La composition musicale est pour moi une fonction naturelle, un bonheur; écrire de la prose est un travail.
Excité et pressé par H. Ferrand, je fis néanmoins pour la Revue européenne quelques articles de critique admirative sur Gluck, Spontini et Beethoven; je les retouchai d'après les observations de M. de Carné; ils furent imprimés, accueillis avec indulgence, et je commençai ainsi a connaître les difficultés de cette tâche dangereuse qui a pris avec le temps une importance si grande et si déplorable dans ma vie. On verra comment il m'est devenu impossible de m'y soustraire, et les influences diverses qu'elle a exercées sur ma carrière d'artiste en France et ailleurs.
XXII
Ainsi déchiré nuit et jour par mon amour shakespearien, dont la révélation des œuvres de Beethoven, loin de me distraire, semblait augmenter la douloureuse intensité, à peine occupé de rares et informes travaux de littérature musicale, toujours rêvant, silencieux jusqu'au mutisme, sauvage, négligé dans mon extérieur, insupportable à mes amis autant qu'à moi-même, j'atteignis le mois de juin de l'année 1828, époque à laquelle je me présentai pour la troisième fois au concours de l'Institut. J'y fus encore admis et j'obtins le second prix.
Cette distinction consiste en couronnes publiquement décernées au lauréat, en une médaille d'or d'assez peu de valeur; elle donne en outre à l'élève couronné un droit d'entrée gratuite à tous les théâtres lyriques, et des chances nombreuses pour obtenir le premier prix au concours suivant.
Le premier prix a des privilèges beaucoup plus importants. Il assure à l'artiste qui l'obtient une pension annuelle de trois mille francs pendant cinq ans, à la condition pour lui d'aller passer les deux premières années à l'académie de France à Rome, et d'employer la troisième à des voyages en Allemagne. Il touche le reste de sa pension à Paris, où il fait ensuite ce qu'il peut pour se produire et ne pas mourir de faim. Au reste je vais donner ici un résumé de ce que j'écrivis, il y a quinze ou seize ans, dans divers journaux, sur l'organisation singulière de ce concours.
Faire connaître chaque année quels sont ceux des jeunes compositeurs français qui offrent le plus de garanties de talent, et les encourager en les mettant, au moyen d'une pension, dans le cas de pouvoir s'occuper exclusivement pendant cinq ans de leurs études, tel est le double but de l'institution du prix de Rome; telle a été l'intention du gouvernement qui l'a fondée. Toutefois, voici les moyens qu'on employait encore il y a quelques années pour remplir l'une et parvenir à l'autre.

DOCUMENTS D'ÉTUDE —
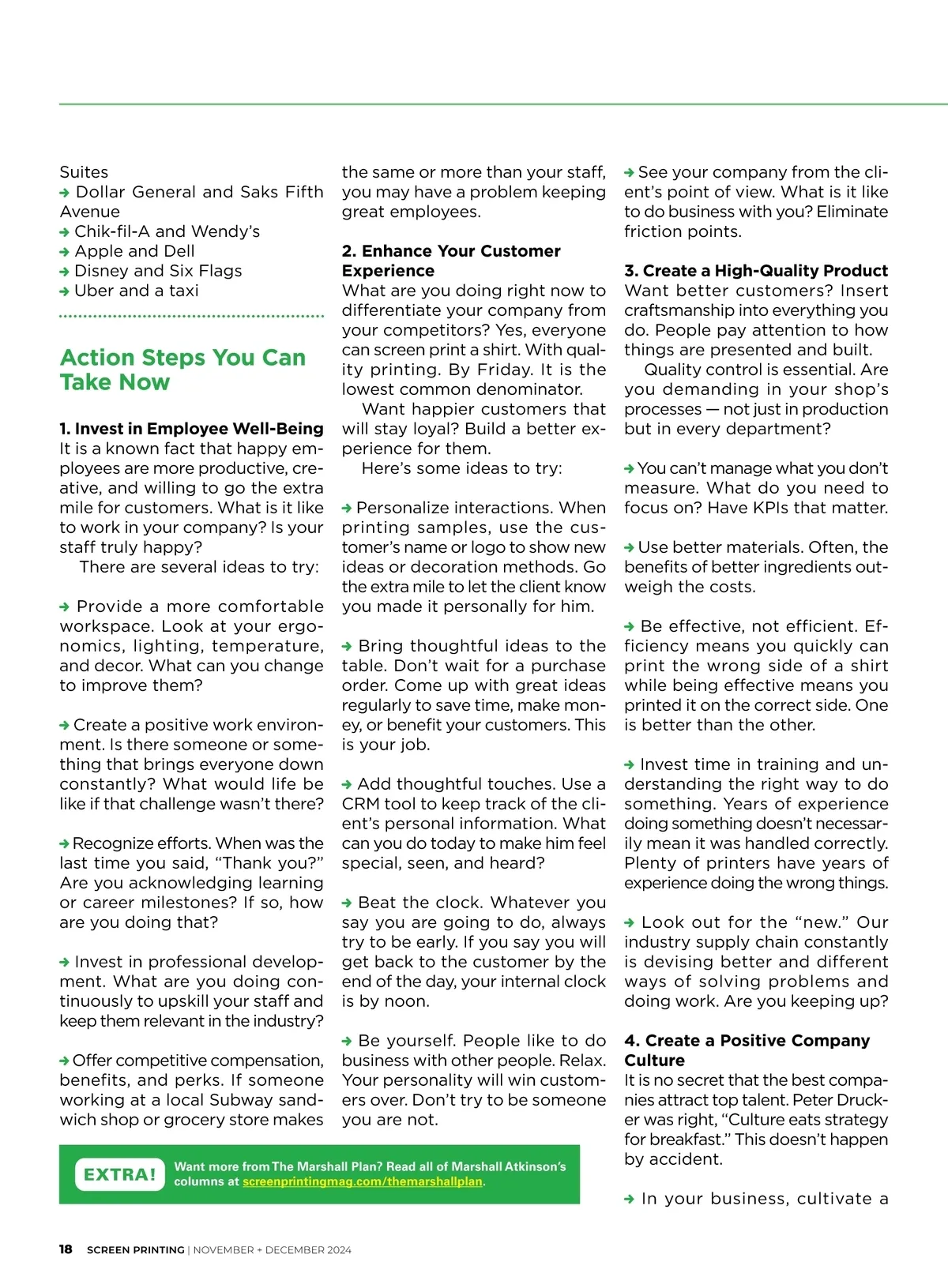 Suites
→ Dollar General and Saks Fifth Avenue
→ Chik-fil-A and Wendy's
→ Apple and Dell
→ Disney and Six Flags
→ Uber and a taxi

Action Steps You Can Take Now

1. Invest in Employee Well-Being
It is a known fact that happy employees are more productive, creative, and willing to go the extra mile for customers. What is it like to work in your company? Is your staff truly happy?

There are several ideas to try:

→ Provide a more comfortable workspace. Look at your ergonomics, lighting, temperature, and decor. What can you change to improve them?

→ Create a positive work environment. Is there someone or something that brings everyone down constantly? What would life be like if that challenge wasn't there?

→ Recognize efforts. When was the last time you said, "Thank you?" Are you acknowledging learning or career milestones? If so, how are you doing that?

→ Invest in professional development. What are you doing continuously to upskill your staff and keep them relevant in the industry?

→ Offer competitive compensation, benefits, and perks. If someone working at a local Subway sandwich shop or grocery store makes the same or more than your staff, you may have a problem keeping great employees.

2. Enhance Your Customer Experience
What are you doing right now to differentiate your company from your competitors? Yes, everyone can screen print a shirt. With quality printing. By Friday. It is the lowest common denominator.

Want happier customers that will stay loyal? Build a better experience for them.

Here's some ideas to try:

→ Personalize interactions. When printing samples, use the customer's name or logo to show new ideas or decoration methods. Go the extra mile to let the client know you made it personally for him.

→ Bring thoughtful ideas to the table. Don't wait for a purchase order. Come up with great ideas regularly to save time, make money, or benefit your customers. This is your job.

→ Add thoughtful touches. Use a CRM tool to keep track of the client's personal information. What can you do today to make him feel special, seen, and heard?

→ Beat the clock. Whatever you say you are going to do, always try to be early. If you say you will get back to the customer by the end of the day, your internal clock is by noon.

→ Be yourself. People like to do business with other people. Relax. Your personality will win customers over. Don't try to be someone you are not.

→ See your company from the client's point of view. What is it like to do business with you? Eliminate friction points.

3. Create a High-Quality Product
Want better customers? Insert craftsmanship into everything you do. People pay attention to how things are presented and built.

Quality control is essential. Are you demanding in your shop's processes — not just in production but in every department?

→ You can't manage what you don't measure. What do you need to focus on? Have KPIs that matter.

→ Use better materials. Often, the benefits of better ingredients outweigh the costs.

→ Be effective, not efficient. Efficiency means you quickly can print the wrong side of a shirt while being effective means you printed it on the correct side. One is better than the other.

→ Invest time in training and understanding the right way to do something. Years of experience doing something doesn't necessarily mean it was handled correctly. Plenty of printers have years of experience doing the wrong things.

→ Look out for the "new." Our industry supply chain constantly is devising better and different ways of solving problems and doing work. Are you keeping up?

4. Create a Positive Company Culture
It is no secret that the best companies attract top talent. Peter Drucker was right, "Culture eats strategy for breakfast." This doesn't happen by accident.

→ In your business, cultivate a

EXTRA! Want more from The Marshall Plan? Read all of Marshall Atkinson's columns at screenprintingmag.com/themarshallplan.

18 SCREEN PRINTING | NOVEMBER + DECEMBER 2024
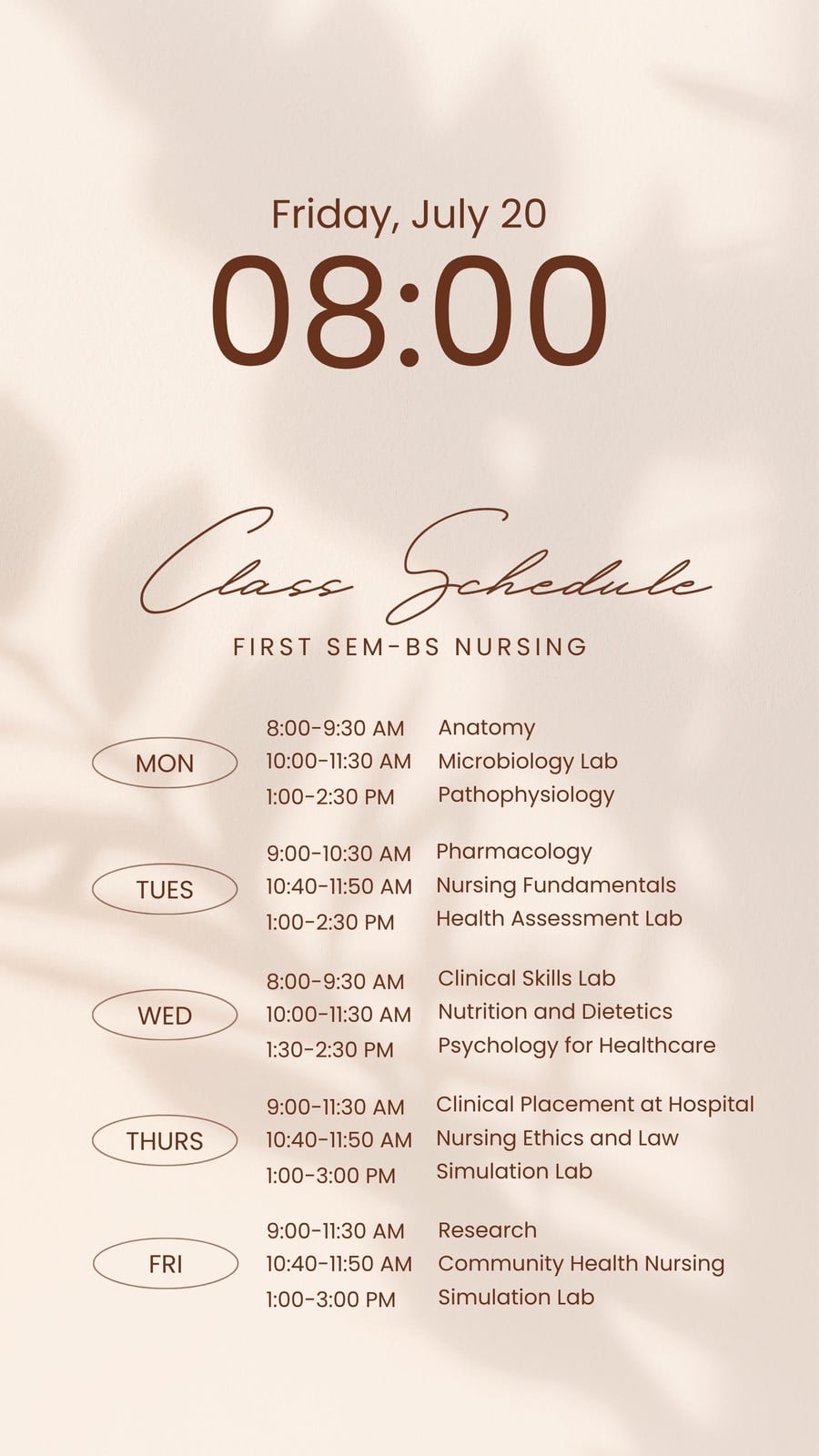 Friday, July 20
08:00

Class Schedule
FIRST SEM-BS NURSING

MON
8:00-9:30 AM Anatomy
10:00-11:30 AM Microbiology Lab
1:00-2:30 PM Pathophysiology

TUES
9:00-10:30 AM Pharmacology
10:40-11:50 AM Nursing Fundamentals
1:00-2:30 PM Health Assessment Lab

WED
8:00-9:30 AM Clinical Skills Lab
10:00-11:30 AM Nutrition and Dietetics
1:30-2:30 PM Psychology for Healthcare

THURS
9:00-11:30 AM Clinical Placement at Hospital
10:40-11:50 AM Nursing Ethics and Law
1:00-3:00 PM Simulation Lab

FRI
9:00-11:30 AM Research
10:40-11:50 AM Community Health Nursing
1:00-3:00 PM Simulation Lab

CONSIGNE DE L'EXERCICE —
Poursuivez le passage sur le concours du prix de Rome en reprenant juste après sa dernière phrase.

RÉPONSE À L'EXERCICE —
Les choses ont un peu changé depuis lors, mais bien peu33.
Les faits que je vais citer paraîtront sans doute fort extraordinaires et improbables à la plupart des lecteurs, mais ayant obtenu successivement le second et le premier grand prix au concours de l'Institut, je ne dirai rien que je n'aie vu moi-même, et dont je ne sois parfaitement sûr. Cette circonstance d'ailleurs me permet d'exprimer toute ma pensée, sans crainte de voir attribuer à l'aigreur d'une vanité blessée ce qui n'est que l'expression de mon amour de l'art et de ma conviction intime.
La liberté dont j'ai déjà usé à cet égard a fait dire à Cherubini, le plus académique des académiciens passés, présents et futurs, et le plus violemment froissé en conséquence par mes observations, qu'en attaquant l'Académie je battais ma nourrice. Si je n'avais pas obtenu le prix, il n'aurait pu me taxer de cette ingratitude, mais j'aurais passé dans son esprit et dans celui de beaucoup d'autres pour un vaincu qui venge sa défaite. D'où il faut conclure que d'aucune façon je ne pouvais aborder ce sujet sacré. Je l'aborde cependant et je le traiterai sans ménagement, comme un sujet profane.
Tous les Français ou naturalisés Français, âgés de moins de trente ans, pouvaient et peuvent encore, aux termes du règlement, être admis au concours.
Quand l'époque en avait été fixée, les candidats venaient s'inscrire au secrétariat de l'Institut. Ils subissaient un examen préparatoire, nommé concours préliminaire, qui avait pour but de désigner parmi les aspirants les cinq ou six élèves les plus avancés.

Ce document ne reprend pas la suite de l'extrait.